ELSER Model is currently being deployed.
ELSER Model is currently being deployed.
ELSER Model has been successfully deployed.


### Indexing Documents with ELSER
In order to use ELSER on our Elastic Cloud deployment we'll need to create an ingest pipeline that contains an inference processor that runs the ELSER model. Let's add that pipeline using the [put_pipeline](https://www.elastic.co/guide/en/elasticsearch/reference/master/put-pipeline-api.html) method.

In [49]:
client.ingest.put_pipeline(
    id="elser-ingest-pipeline",
    description="Ingest pipeline for ELSER",
    processors=[
        {
            "html_strip": {
                "field": "name",
                "ignore_failure": True
            }
        },
        {
            "html_strip": {
                "field": "description",
                "ignore_failure": True
            }
        },
        {
            "html_strip": {
                "field": "amenities",
                "ignore_failure": True
            }
        },
        {
            "html_strip": {
                "field": "host_about",
                "ignore_failure": True
            }
        },
        {
            "inference": {
                "model_id": ".elser_model_2_linux-x86_64",
                "input_output": [
                    {"input_field": "name", "output_field": "name_embedding"}
                ],
                "ignore_failure": True
            }
        },
        {
            "inference": {
                "model_id": ".elser_model_2_linux-x86_64",
                "input_output": [
                    {"input_field": "description",
                        "output_field": "description_embedding"}
                ],
                "ignore_failure": True
            }
        },
        {
            "inference": {
                "model_id": ".elser_model_2_linux-x86_64",
                "input_output": [
                    {"input_field": "amenities",
                        "output_field": "amenities_embedding"}
                ],
                "ignore_failure": True
            }
        },
        {
            "inference": {
                "model_id": ".elser_model_2_linux-x86_64",
                "input_output": [
                    {"input_field": "host_about",
                        "output_field": "host_about_embedding"}
                ],
                "ignore_failure": True
            }
        }
    ],
)

ObjectApiResponse({'acknowledged': True})

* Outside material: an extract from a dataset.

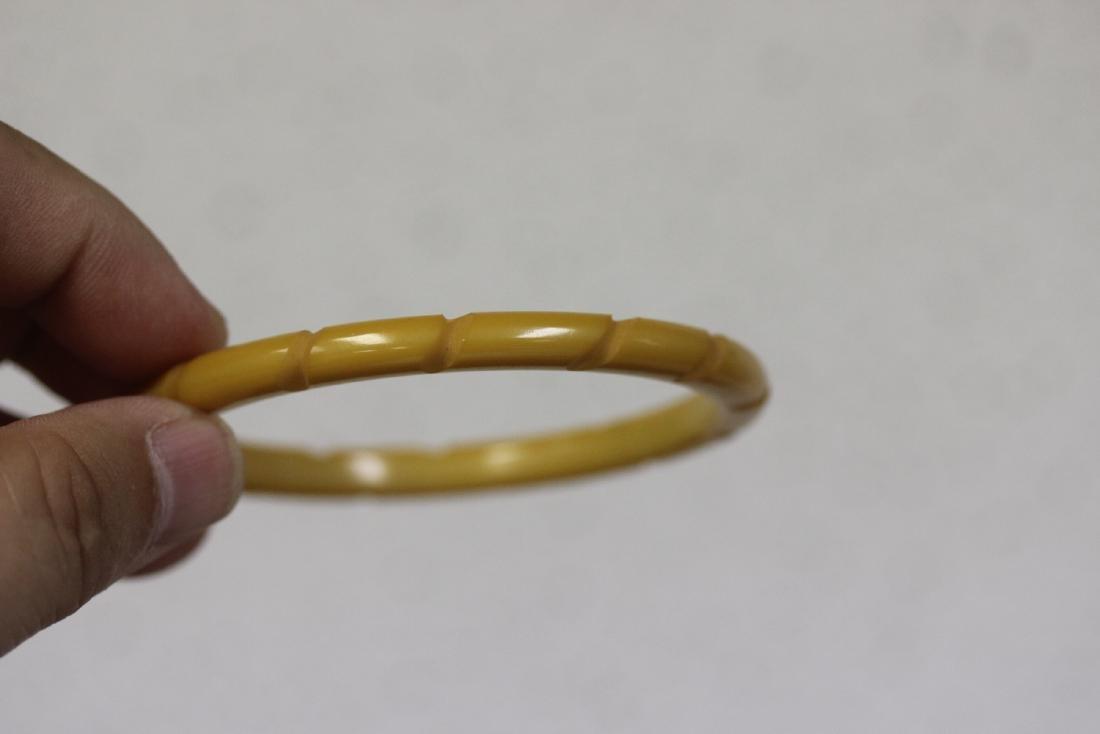 A Vintage Bakelite Bangle Bracelet - 4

### Preparing the AirBnB Listings

Next up we need to prepare the index. We will map everything as keyword unless otherwise specified. We will also map the `name` and the `description` of the listing as `sparse_vectors` using ELSER.

In [66]:
client.indices.delete(index="airbnb-listings", ignore_unavailable=True)
client.indices.create(
    index="airbnb-listings",
    settings={"index": {"default_pipeline": "elser-ingest-pipeline"}},
    mappings={
        "dynamic_templates": [
            {
                "stringsaskeywords": {
                    "match": "*",
                    "match_mapping_type": "string",
                    "mapping": {
                        "type": "keyword"
                    }
                }
            }
        ],
        "properties": {
            "host_about_embedding": {"type": "sparse_vector"},
            "amenities_embedding": {"type": "sparse_vector"},
            "description_embedding": {"type": "sparse_vector"},
            "name_embedding": {"type": "sparse_vector"},
            "location": {"type": "geo_point"}
        }
    },
)

ObjectApiResponse({'acknowledged': True, 'shards_acknowledged': True, 'index': 'airbnb-listings'})

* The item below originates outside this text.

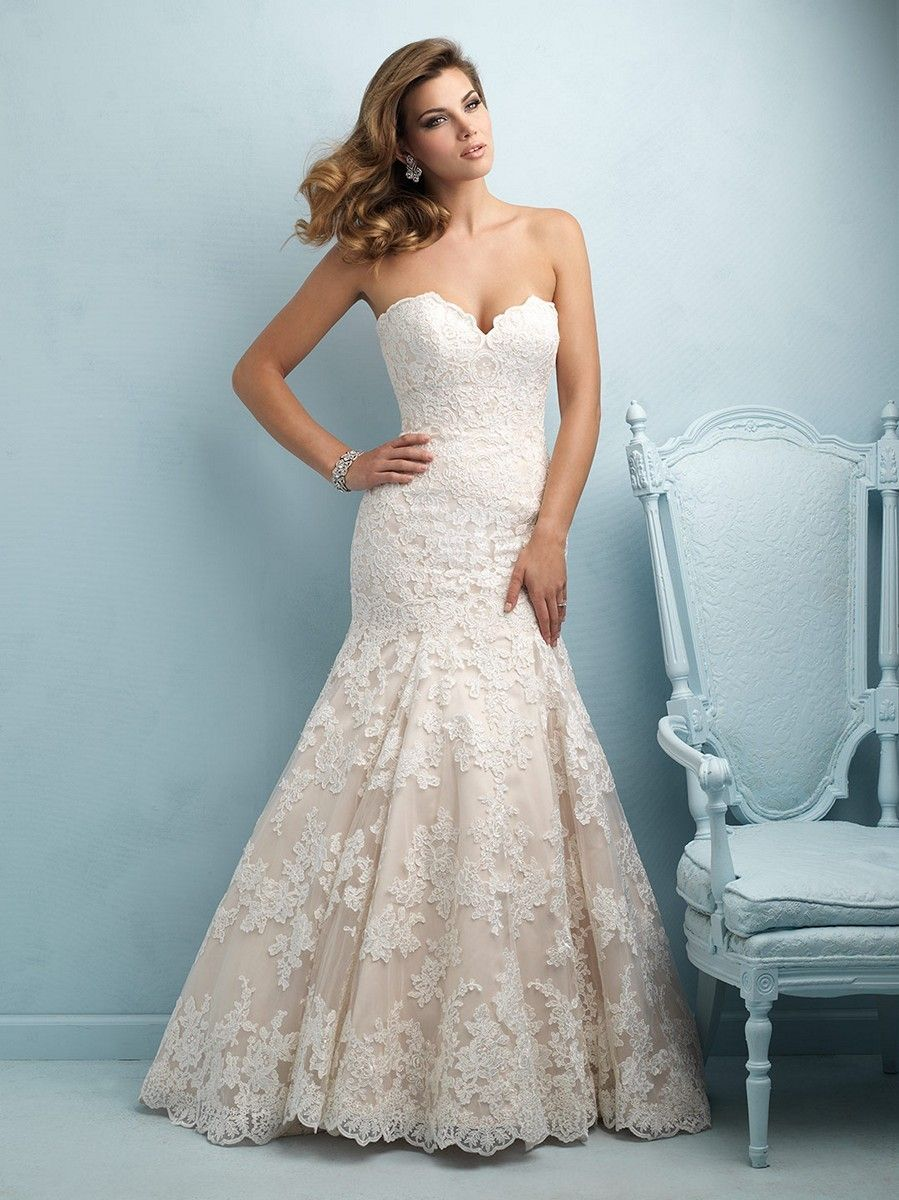 allure-bridals-9215-lace-wedding-dress-strapless-sweetheart-bust-fit-and- flare-chapel-train-mermaid-silhouette ef43421c1a65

### Downloading the AirBnB data

next up we will download the AirBnB listings csv and upload it to Elasticsearch. This can take a couple of minutes! The AirBnB listing is roughly ~80mb of CSV expanded and roughly 40.000 documents. In the code below we added an if condition to only process the first 5.000 documents.

In [67]:
import requests
import gzip
import shutil
import csv

# Download the CSV file
url = "https://data.insideairbnb.com/united-states/ny/new-york-city/2024-03-07/data/listings.csv.gz"
response = requests.get(url, stream=True)

# Save the downloaded file
with open("listings.csv.gz", "wb") as file:
    shutil.copyfileobj(response.raw, file)

# Unpack the CSV file
with gzip.open("listings.csv.gz", "rb") as file_in:
    with open("listings.csv", "wb") as file_out:
        shutil.copyfileobj(file_in, file_out)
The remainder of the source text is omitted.